In the Evidence-Based Management framework, we measure opportunities in terms of a concept we call Unrealized Value, which can be thought of as the benefit that would be realized if we could satisfy all of the currently unsatisfied outcomes of our customers.

Satisfaction Gaps create Unrealized Value

The key concept behind the idea of unrealized value is that there is some satisfaction gap between what customers (current or potential) experience today, and what they would like to experience.  To represent an idealized customer, we might use something like a persona, as shown in Figure 1.

Figure 1: Opportunities are created by customer satisfaction gaps

A product may be used by many different kinds of people, each of which would be represented by a different persona, and each of which may have different satisfaction gaps. The total Unrealized Value for a product would be the aggregation of all satisfaction gaps for all the different kinds of people who use (or could use) the product.

While it is possible to think of the Unrealized Value for an entire organization, it’s better to break it down into specific products and personas to better identify what things you might need to change to reduce a specific satisfaction gap.

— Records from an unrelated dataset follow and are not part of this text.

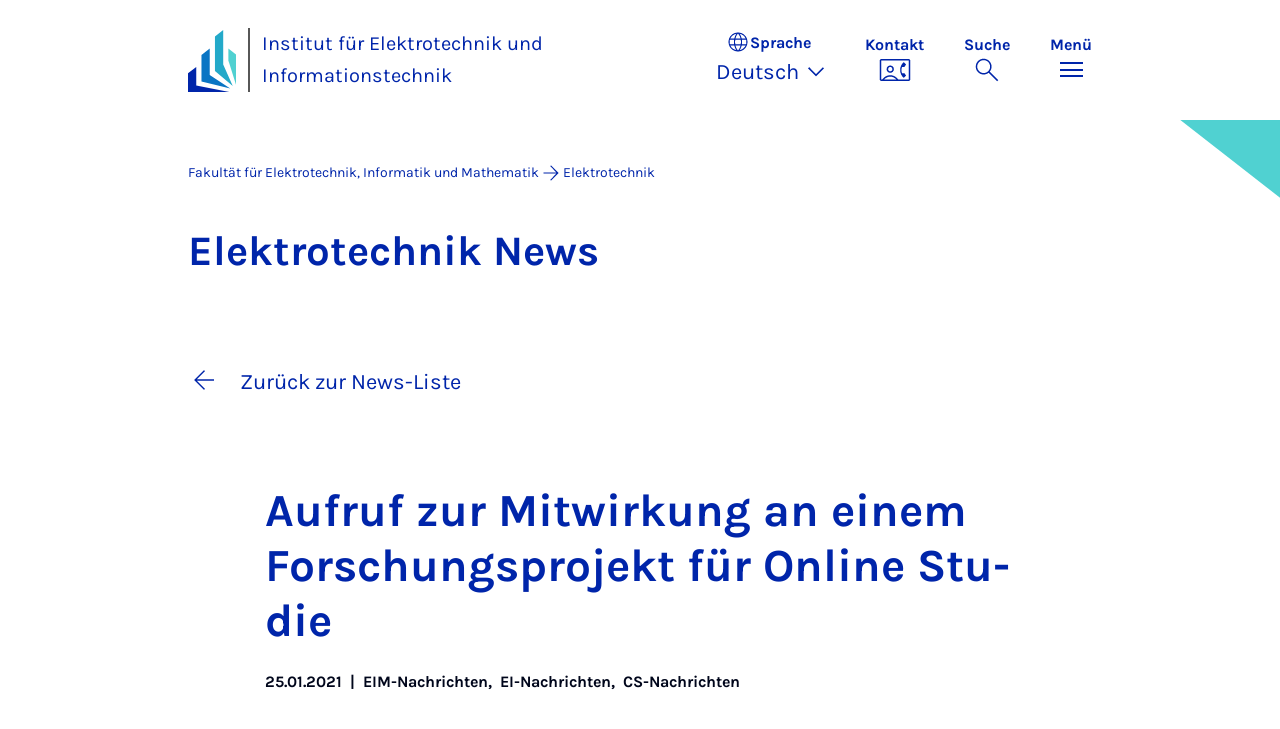

--- FILE ---
content_type: text/css; charset=utf-8
request_url: https://ei.uni-paderborn.de/_assets/41f313ddc60e6583fa91411440628db0/Dist/Css/form.min.css?1768558488
body_size: 134
content:
form h3{margin-top:4rem}form .form-select,form .form-check-input{border:2px solid #0a75c4}

/*# sourceMappingURL=form.min.css.map*/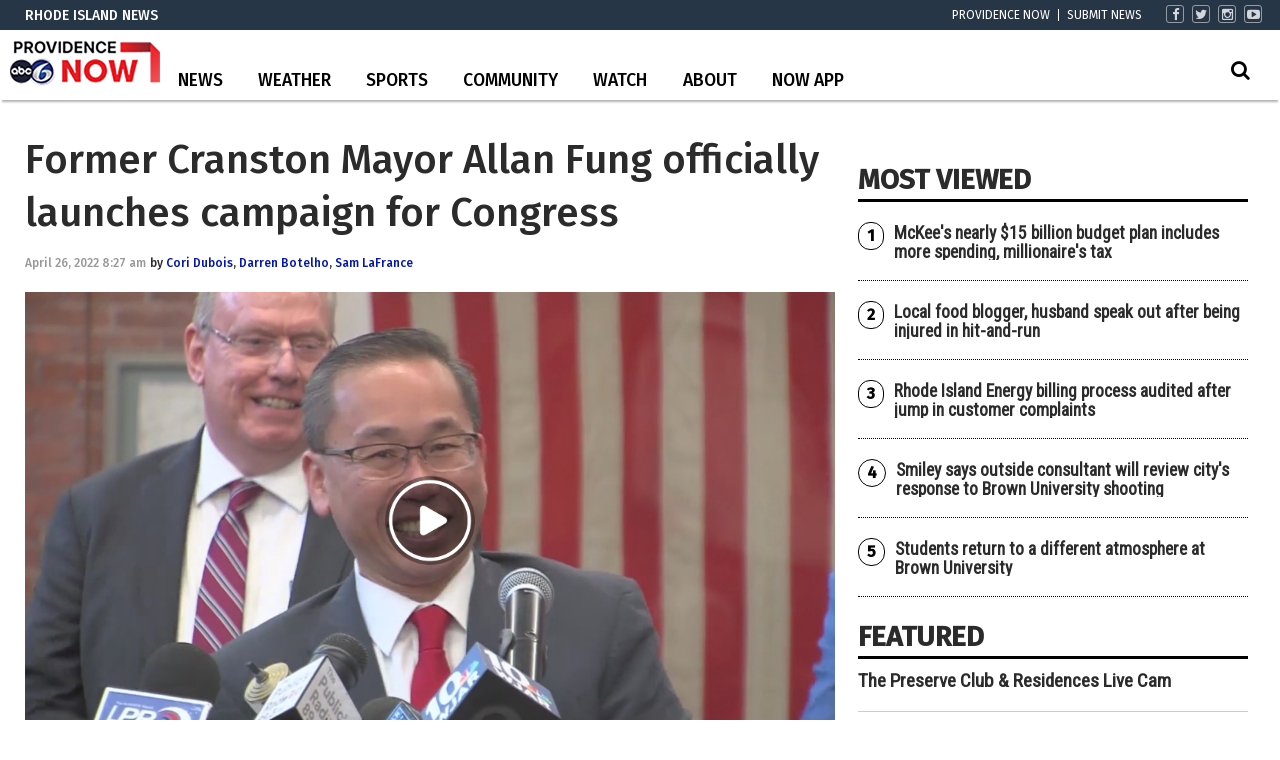

--- FILE ---
content_type: text/html; charset=utf-8
request_url: https://www.google.com/recaptcha/api2/aframe
body_size: -102
content:
<!DOCTYPE HTML><html><head><meta http-equiv="content-type" content="text/html; charset=UTF-8"></head><body><script nonce="Z8-60QVvPU1pxkIYmrLHDA">/** Anti-fraud and anti-abuse applications only. See google.com/recaptcha */ try{var clients={'sodar':'https://pagead2.googlesyndication.com/pagead/sodar?'};window.addEventListener("message",function(a){try{if(a.source===window.parent){var b=JSON.parse(a.data);var c=clients[b['id']];if(c){var d=document.createElement('img');d.src=c+b['params']+'&rc='+(localStorage.getItem("rc::a")?sessionStorage.getItem("rc::b"):"");window.document.body.appendChild(d);sessionStorage.setItem("rc::e",parseInt(sessionStorage.getItem("rc::e")||0)+1);localStorage.setItem("rc::h",'1769026380743');}}}catch(b){}});window.parent.postMessage("_grecaptcha_ready", "*");}catch(b){}</script></body></html>

--- FILE ---
content_type: application/javascript; charset=utf-8
request_url: https://fundingchoicesmessages.google.com/f/AGSKWxWwadbmIhC22BCfn-8IPeE5tz8_oUqr0BWJn0AzbHAxOK8h5MR7UwKtgd04mha5r9GNSWfJfDM_8-bXDdPEsedljSS5-lR-0XHO_fOgqFwAcxpqcoEZeu2mgxCpH-MsJ5uy7X4Q0m13NudRe4XM6O-tVa_fN6HipEMA8FBvj1OZynmCOp9yaZCML7ta/_/banner/adv_/adyoulike./DemoAd./ad-blocker.js.com/?ad=
body_size: -1290
content:
window['e015868f-5212-401b-a655-c6ac639cc52a'] = true;

--- FILE ---
content_type: application/javascript
request_url: https://player.field59.com/v4/vp/WLNE/91cab697a88b3bbbc556ed6cdfdc4f8e5d2f9519
body_size: 2121
content:
	var field59 = field59 || {};
(function(w,d){
	field59.lp = "https://";
		if(!field59.parameters) { field59.parameters = {}; }
    


	if(!field59.cssloaded) {
		var c = d.createElement('link'); c.type = 'text/css'; c.rel='stylesheet'; c.href = "https://player.field59.com/css/main-c0ce5439e8.css"; d.getElementsByTagName('head')[0].appendChild(c);
		field59.cssloaded = true;
	}


	var playerobj = {
		id: "91cab697a88b3bbbc556ed6cdfdc4f8e5d2f9519",
		intitalized: false,
		loaded: false,
			init: function() {
			if(this.intitalized && this.loaded) return true;
			this.intitalized = true;
					this.loaded = f59.renderPlayer(this.id, this.config);
							},


		config: {
		"pm": "video",
		"mt": "s",
		"k6":'$398146622120534,$231816912879463,$451982825111605,$286456615915177',
"ao":true,
"brand": "field59",
"sharing": "//player.field59.com/v4/vps/WLNE/91cab697a88b3bbbc556ed6cdfdc4f8e5d2f9519",
"tagId": "G-5LQMDJ36WV","comscore": false,
"autoplay": false,
"polite": false,
"visible": false,
"showtitle": false,
		"hasCaptions":true,
		"thumb" : "https://cdn.field59.com/WLNE/394839312701bcbaa8b7a61944b1edd0a6aa47cd.jpg",
						"baseurl" : "//player.field59.com/v4",
				"dfpConfig":{"companions":"f59-cb-91cab697a88b3bbbc556ed6cdfdc4f8e5d2f9519", "prerollTemplate":"https://pubads.g.doubleclick.net/gampad/ads?iu=/132916964,22666483375/abc6.com&description_url={{ENCODED_URL}}&tfcd={{COPPA}}&npa=0&sz=640x480%7C320x250%7C400x300%7C300x250%7C1280x720&cust_params=k%3D{k}%26category%3D{categories}%26keyword%3D{keywords}&unviewed_position_start=1&gdfp_req=1&output=vast&env=vp&correlator={{CACHEBUSTER}}&vpmute=0&vpa=click&url={{ENCODED_URL}}&vpos=preroll&plcmt=1&rdid={{DEVICE_ID}}&ipe=ssb&ssss=springserve&idtype=dpid&is_lat={{LMT}}&hl=en&ad_rule=0&msid={{APP_BUNDLE}}&an={{APP_NAME}}&wta=0&nofb=1 &ord={{CACHEBUSTER}}","midrollTemplate" :"","postrollTemplate" :"","prerollCompanionTemplate" :"","midrollCompanionTemplate" :"","postrollCompanionTemplate" :"", "polite": "false"},
		"clip": {
		          	"url": "https://vod.field59.com/vod/_definst_/smil:bimvid-storage/WLNE/1651008368-91cab697a88b3bbbc556ed6cdfdc4f8e5d2f9519.smil/manifest.f4m",
			"m3u8": "https://vod.field59.com/vod/_definst_/smil:bimvid-storage/WLNE/1651008368-91cab697a88b3bbbc556ed6cdfdc4f8e5d2f9519.smil/playlist.m3u8",
            "urlResolvers": ['f4m', 'bwcheck'],
            "provider": "httpstreaming",
            "bufferLength": 6,
            "adaptive": true,
        			"scaling":"fit",
			"pageUrl": escape(document.URL),"id":"626862effbb8b774560eb243",
						"ccsidecar" : "https://cdn.field59.com/WLNE/1651008308-91cab697a88b3bbbc556ed6cdfdc4f8e5d2f9519_cc.vtt",			"owner": "WLNE",
			"dockey":"91cab697a88b3bbbc556ed6cdfdc4f8e5d2f9519",
			"title": "Darren Botelho - Former Cranston Mayor Allan Fung officially launches campaign for Congress",
			"description": "Darren Botelho - Former Cranston Mayor Allan Fung officially launches campaign for Congress",
			"duration":129.367,
			"keywords": "news,politics,rhode-island",
			"categories" : "news"
			
		},
		"plugins": {
			"controls": 	{"url":"https://swfs.field59.com/f59-controls-3.2.16.swf", "time": true}
			,"dfp": { "zIndex":50, "onCompanion": function(oC){$('#'+oC.containerId).html(oC.content);}}
		}
	},
	};
	field59.players = field59.players || [];
	field59.players.push(playerobj);
	
		
					url = "https://player.field59.com/js/html5_dfp-a4e11984e6.js";
			function rtg() {
		field59.sl = true;
		var i,p=field59.players;
		for(i=0; i < p.length; i++) { obj=p[i]; if(!obj.intitalized){ obj.init(); } }
		//f59.finalizeListeners();
	}
	function loadit() {
				var gtag = d.createElement('script'); gtag.type = 'text/javascript'; gtag.src = "https://www.googletagmanager.com/gtag/js?id=G-T78MDWKL6X"; d.getElementsByTagName('head')[0].appendChild(gtag);
		 var ga4s = d.createElement('script'); ga4s.type = 'text/javascript'; ga4s.src = 'https://www.googletagmanager.com/gtag/js?id=G-5LQMDJ36WV'; d.getElementsByTagName('head')[0].appendChild(ga4s); 
		if (typeof w.field59.sl === "undefined") {
			var s = d.createElement('script'); s.type = 'text/javascript'; s.src = url; if (s.readyState) { s.onreadystatechange = function (){ if (this.readyState == 'complete' || this.readyState == 'loaded') { rtg(); } }; } else { s.onload = rtg; } d.getElementsByTagName('head')[0].appendChild(s);
		} else { rtg(); }
	}

	if (d.readyState != 'loading') {
		loadit();
	} else if (d.addEventListener) {
		d.addEventListener("DOMContentLoaded", loadit);
	} else {
		d.attachEvent('onreadystatechange', function() {
			if (d.readyState != 'loading') {
				loadit();
			}
		});
	}

		var el = d.createElement("div");
	el.setAttribute("class", "f59-video");
	el.innerHTML = '<div id="f59-91cab697a88b3bbbc556ed6cdfdc4f8e5d2f9519" class="f59-main"></div><div id="f59-cb-91cab697a88b3bbbc556ed6cdfdc4f8e5d2f9519" class="f59-companion" style="display:none"></div>';
		var ipo, ors = {}; 
	field59.ipo && ((ipo = field59.ipo || {}), (ors = ipo["91cab697a88b3bbbc556ed6cdfdc4f8e5d2f9519"] || ipo.global || {}));
	if (typeof ors.targetdiv !== 'undefined' ) {
		var t = d.getElementById(ors.targetdiv);
		t.appendChild(el);
	} else {
		var scriptEls = d.getElementsByTagName("script"); var i; var len = scriptEls.length;
		for (i = 0; i < len; i++) {
			if (scriptEls[i].getAttribute("src") && scriptEls[i].getAttribute("src").indexOf("91cab697a88b3bbbc556ed6cdfdc4f8e5d2f9519") > -1) {
				var t = scriptEls[i]; t.parentNode.insertBefore(el, t.nextSibling);
			}
		}
	}
			if (typeof w.field59.sl !== "undefined") { playerobj.init(); }
})(window, document);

Focusing on customers is better than focusing on shareholders

Many organizations state their goals in terms of improving shareholder returns, because shareholders have the greatest stake in improving the organization’s performance. While shareholders are important, I think it’s better to focus on improving customer experiences because improving customer experiences is ultimately the source of all value created by an organization.

While shareholder returns can be improved in the short run by reducing costs or through purely financial actions like stock repurchases, organizations cannot create value unless they improve the outcomes experienced by their customers. For this reason I don’t think goals like Improving Profitability is a very good one, because it doesn’t focus on improving customer outcomes.

Focusing on customers is better than focusing on employees or other internal stakeholders

Happy employees are usually essential to sustaining the value delivered by an organization to its customers, so why not include employee satisfaction gaps in Unrealized Value? While I think having happy employees is essential, I don’t think employee happiness should be placed above customer happiness. I have worked for at least one organization who had happy employees and investors but unhappy customers, and ultimately they did not succeed because those customers eventually took their business elsewhere.

Focusing on Unrealized Value helps organizations to balance product investments

Successful products tend to be sustained by large budgets for development of new features, but this investment does not always pay off.  Too often, once lean and simple successful products become bloated with infrequently used features that reduce their usability and reduce customer satisfaction. By focusing on satisfaction gaps and Unrealized Value, organizations can channel their limited investment funds toward opportunities that have the greatest potential. For more about investing to improve business outcomes, see Investing for Business Agility.


Unrealized Value should become part of your product investment vocabulary. Thinking about satisfaction gaps and developing products and services that help you close those gaps will help you to improve your customer focus, which in turn will help you to improve your business results.